TO BE DONE: Rewrite every line of the rows below as one numbered list, and leave out the blank lines.

— begin —

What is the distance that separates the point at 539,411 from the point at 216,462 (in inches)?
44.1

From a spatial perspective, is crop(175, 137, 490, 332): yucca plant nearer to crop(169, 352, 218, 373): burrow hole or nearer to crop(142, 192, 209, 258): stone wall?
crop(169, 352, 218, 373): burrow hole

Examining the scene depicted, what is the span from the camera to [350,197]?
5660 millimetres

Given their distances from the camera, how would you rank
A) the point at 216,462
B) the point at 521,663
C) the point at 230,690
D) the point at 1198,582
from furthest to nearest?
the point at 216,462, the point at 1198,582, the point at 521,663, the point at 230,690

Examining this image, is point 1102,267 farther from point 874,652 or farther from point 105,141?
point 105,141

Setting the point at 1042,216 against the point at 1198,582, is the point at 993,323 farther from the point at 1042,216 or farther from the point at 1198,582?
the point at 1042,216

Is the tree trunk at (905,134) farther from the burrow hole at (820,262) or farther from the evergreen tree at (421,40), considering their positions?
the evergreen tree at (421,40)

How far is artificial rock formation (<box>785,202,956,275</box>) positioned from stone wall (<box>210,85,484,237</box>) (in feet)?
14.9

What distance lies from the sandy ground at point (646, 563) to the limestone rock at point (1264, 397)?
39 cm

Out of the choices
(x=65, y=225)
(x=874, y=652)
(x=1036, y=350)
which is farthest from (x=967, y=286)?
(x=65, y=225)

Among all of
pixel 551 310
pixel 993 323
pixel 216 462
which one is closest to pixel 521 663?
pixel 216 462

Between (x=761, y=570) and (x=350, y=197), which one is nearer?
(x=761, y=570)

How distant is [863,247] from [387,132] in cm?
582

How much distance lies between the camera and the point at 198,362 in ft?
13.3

— end —

TASK SOLUTION:
1. What is the distance that separates the point at 539,411 from the point at 216,462 (in inches)?
2. 44.1
3. From a spatial perspective, is crop(175, 137, 490, 332): yucca plant nearer to crop(169, 352, 218, 373): burrow hole or nearer to crop(142, 192, 209, 258): stone wall?
4. crop(169, 352, 218, 373): burrow hole
5. Examining the scene depicted, what is the span from the camera to [350,197]?
6. 5660 millimetres
7. Given their distances from the camera, how would you rank
8. A) the point at 216,462
9. B) the point at 521,663
10. C) the point at 230,690
11. D) the point at 1198,582
12. from furthest to nearest?
13. the point at 216,462, the point at 1198,582, the point at 521,663, the point at 230,690
14. Examining this image, is point 1102,267 farther from point 874,652 or farther from point 105,141?
15. point 105,141
16. Setting the point at 1042,216 against the point at 1198,582, is the point at 993,323 farther from the point at 1042,216 or farther from the point at 1198,582?
17. the point at 1042,216
18. Is the tree trunk at (905,134) farther from the burrow hole at (820,262) or farther from the evergreen tree at (421,40), considering their positions?
19. the evergreen tree at (421,40)
20. How far is artificial rock formation (<box>785,202,956,275</box>) positioned from stone wall (<box>210,85,484,237</box>) (in feet)?
21. 14.9
22. What distance lies from the sandy ground at point (646, 563) to the limestone rock at point (1264, 397)?
23. 39 cm
24. Out of the choices
25. (x=65, y=225)
26. (x=874, y=652)
27. (x=1036, y=350)
28. which is farthest from (x=967, y=286)?
29. (x=65, y=225)
30. Among all of
31. pixel 551 310
32. pixel 993 323
33. pixel 216 462
34. which one is closest to pixel 521 663?
35. pixel 216 462
36. Between (x=761, y=570) and (x=350, y=197), which one is nearer?
37. (x=761, y=570)
38. How distant is [863,247] from [387,132] in cm?
39. 582
40. How much distance lies between the camera and the point at 198,362 in ft?
41. 13.3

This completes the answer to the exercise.